A series of powerful thunderstorms swept across Michigan on Tuesday afternoon and evening with hurricane-force winds and one-inch-diameter hail in some areas. Gusts from 63 to 76 miles per hour were recorded in the region from mid-Michigan down to the Ohio border, which caused significant damage to the electrical infrastructure.
Utility poles were snapped, trees uprooted and power lines brought down during multiple storm waves that moved rapidly through the area. Traffic signals remained out randomly across the region while another series of rainstorms hit just around rush hour on Wednesday.
By late Tuesday night, DTE Energy and CMS Energy were reporting a combined total of nearly 400,000 customers. As of Wednesday morning, the number without power according to poweroutage.us was over 340,000. As of this writing, the number of customers without power in Michigan stood at 184,000.

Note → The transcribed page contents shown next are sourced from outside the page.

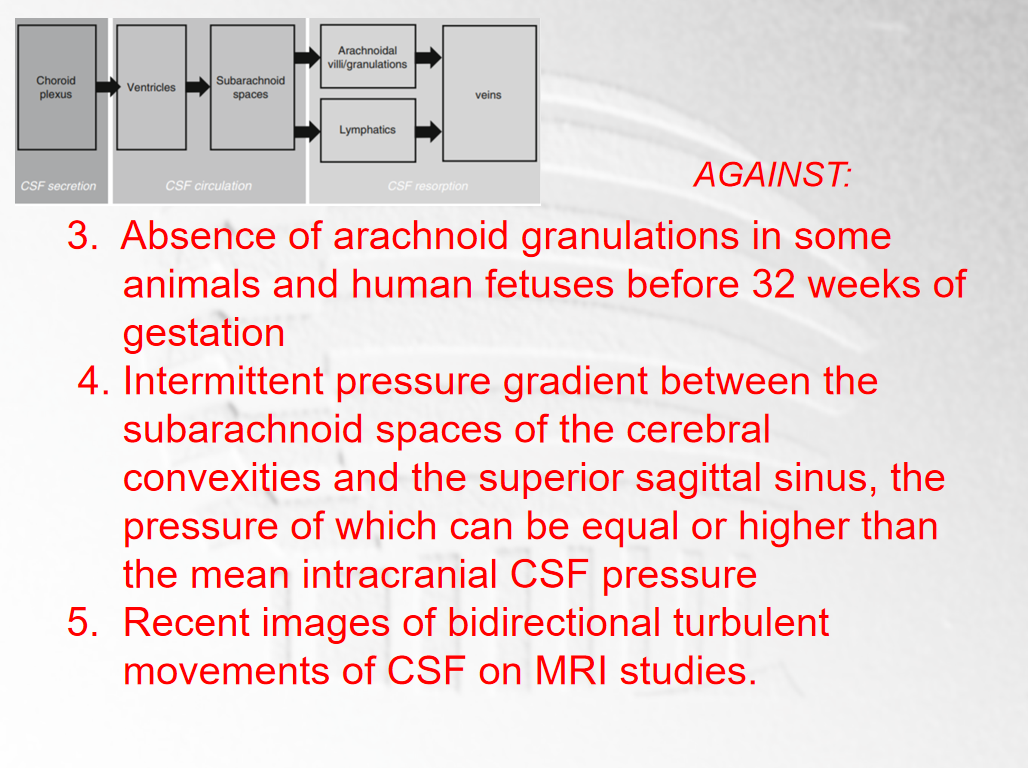 Choroid plexus

Ventricles

Subarachnoid spaces

Arachnoidal villi/granulations

Lymphatics

veins

CSF secretion

CSF circulation

CSF resorption

AGAINST:

3. Absence of arachnoid granulations in some animals and human fetuses before 32 weeks of gestation

4. Intermittent pressure gradient between the subarachnoid spaces of the cerebral convexities and the superior sagittal sinus, the pressure of which can be equal or higher than the mean intracranial CSF pressure

5. Recent images of bidirectional turbulent movements of CSF on MRI studies.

DTE Energy said that it will take until the Labor Day weekend before power will be restored to all customers.
With increasing frequency, significant power outages are happening during storms almost any time of year in Michigan and the length of time for restoration for some energy customers can take a week or more.
While the cost of energy keeps rising, the reliability of service is deteriorating, and the anger of the public is growing. It is the case for a growing number of families and the elderly, who cannot afford the installation of an expensive gas-powered electric generator system, that they are losing an entire refrigerator or freezer full of food multiple times a year.
Along with the lack of electric appliances and critical air conditioning during the heat wave, those without power also lose access to the internet and do not have the ability to recharge their electronic devices unless they can do it from their cars. These solutions place the public at risk across a host of safety and security problems.
According to USA Today, “The slew of storms that wreaked havoc across Michigan was fueled by a blast of record-breaking heat that settled over the Plains and Midwest regions, as well as high humidity from the Southeast.”
The report continued, “The extreme heat, which brought all-time record temperatures to parts of Texas last week, expanded into the Plains and Midwest this week. On Tuesday, the afternoon high at Chicago O’Hare International Airport hit 98 degrees, breaking the record of 97 degrees set in 1973.
“The combination of heat and moisture from the South led to thunderstorms in South Dakota, Minnesota and Wisconsin, with damaging winds of 50 to 55 mph recorded in Minneapolis and Chicago, according to the weather service. The worst of the storms swept across Michigan on Tuesday.
“The threat of dangerous storms and intense heat has started to wane as a cold front began pushing across the Upper Plains and Midwest region on Wednesday. It will be followed by another cold front that could act as the ‘death knell’ to the summertime weather, according to Bill Deger, AccuWeather senior meteorologist.”
The escalating speed and intensity of storms are meeting up with a crumbling infrastructure as the energy monopolies refuse to invest in the modernization of the system by putting power lines underground. Companies like DTE Energy and CMS Energy, while they return dividends to their investors at regular intervals, pay their executives multi-million-dollar salaries and raise rates based on profit considerations, are insisting that their customers pay for the upgrades.